### Aim
Set down, word for word, the stretch of lines from the one containing "Referencing the photo" to the end of the records below.

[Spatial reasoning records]

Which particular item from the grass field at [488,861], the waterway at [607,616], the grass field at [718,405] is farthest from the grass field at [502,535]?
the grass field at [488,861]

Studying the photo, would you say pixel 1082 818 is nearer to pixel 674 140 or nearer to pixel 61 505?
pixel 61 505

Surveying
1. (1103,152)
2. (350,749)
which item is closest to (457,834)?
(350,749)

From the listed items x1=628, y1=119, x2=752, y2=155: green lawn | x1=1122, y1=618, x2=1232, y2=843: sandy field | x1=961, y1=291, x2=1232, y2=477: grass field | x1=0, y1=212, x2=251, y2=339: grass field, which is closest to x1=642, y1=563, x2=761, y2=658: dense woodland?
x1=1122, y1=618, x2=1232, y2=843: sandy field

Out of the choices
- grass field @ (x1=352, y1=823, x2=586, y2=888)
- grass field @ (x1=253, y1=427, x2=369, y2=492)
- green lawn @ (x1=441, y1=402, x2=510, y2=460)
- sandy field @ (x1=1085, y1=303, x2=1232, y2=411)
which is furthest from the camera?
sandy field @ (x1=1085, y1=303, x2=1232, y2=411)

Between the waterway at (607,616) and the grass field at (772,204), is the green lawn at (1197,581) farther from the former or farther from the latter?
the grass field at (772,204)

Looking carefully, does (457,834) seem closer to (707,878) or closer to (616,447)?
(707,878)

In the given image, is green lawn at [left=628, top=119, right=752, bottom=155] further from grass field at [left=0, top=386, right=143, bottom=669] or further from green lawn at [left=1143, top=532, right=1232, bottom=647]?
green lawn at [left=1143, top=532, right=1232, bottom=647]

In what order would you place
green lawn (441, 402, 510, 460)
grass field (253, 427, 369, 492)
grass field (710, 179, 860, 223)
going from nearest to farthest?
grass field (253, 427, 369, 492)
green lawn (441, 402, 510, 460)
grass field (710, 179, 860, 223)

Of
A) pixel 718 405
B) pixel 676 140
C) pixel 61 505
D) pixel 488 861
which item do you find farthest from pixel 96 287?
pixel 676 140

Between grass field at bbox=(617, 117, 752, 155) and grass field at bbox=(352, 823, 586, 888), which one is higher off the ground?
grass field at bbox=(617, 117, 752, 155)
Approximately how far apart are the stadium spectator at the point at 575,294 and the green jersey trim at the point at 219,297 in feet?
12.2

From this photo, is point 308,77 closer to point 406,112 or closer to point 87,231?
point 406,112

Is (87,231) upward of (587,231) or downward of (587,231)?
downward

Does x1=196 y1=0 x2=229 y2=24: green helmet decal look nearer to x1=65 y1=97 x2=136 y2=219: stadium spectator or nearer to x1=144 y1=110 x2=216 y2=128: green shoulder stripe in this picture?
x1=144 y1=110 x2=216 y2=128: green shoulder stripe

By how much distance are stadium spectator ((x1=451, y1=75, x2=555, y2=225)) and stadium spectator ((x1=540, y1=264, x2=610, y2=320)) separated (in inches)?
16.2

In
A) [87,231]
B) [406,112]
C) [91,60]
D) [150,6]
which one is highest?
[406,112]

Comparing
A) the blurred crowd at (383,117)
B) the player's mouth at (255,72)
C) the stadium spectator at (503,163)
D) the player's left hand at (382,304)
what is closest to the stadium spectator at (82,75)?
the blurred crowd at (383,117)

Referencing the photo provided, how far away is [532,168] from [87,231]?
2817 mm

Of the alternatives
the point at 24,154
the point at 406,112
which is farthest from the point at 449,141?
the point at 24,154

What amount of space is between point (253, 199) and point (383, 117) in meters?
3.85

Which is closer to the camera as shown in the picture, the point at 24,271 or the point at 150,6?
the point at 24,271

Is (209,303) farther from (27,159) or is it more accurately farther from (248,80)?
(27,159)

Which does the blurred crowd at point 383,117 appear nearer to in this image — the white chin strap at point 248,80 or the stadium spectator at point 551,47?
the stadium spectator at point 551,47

### Solution to the problem
Referencing the photo provided, how far away is [532,168] from [87,231]?
2817 mm

Of the alternatives
the point at 24,154
the point at 406,112
which is farthest from the point at 449,141?
the point at 24,154

What amount of space is between point (253, 199) and point (383, 117) in meters?
3.85

Which is closer to the camera as shown in the picture, the point at 24,271 or the point at 150,6?
the point at 24,271

Is (209,303) farther from (27,159) or is it more accurately farther from (248,80)?
(27,159)

Which does the blurred crowd at point 383,117 appear nearer to in this image — the white chin strap at point 248,80 or the stadium spectator at point 551,47?
the stadium spectator at point 551,47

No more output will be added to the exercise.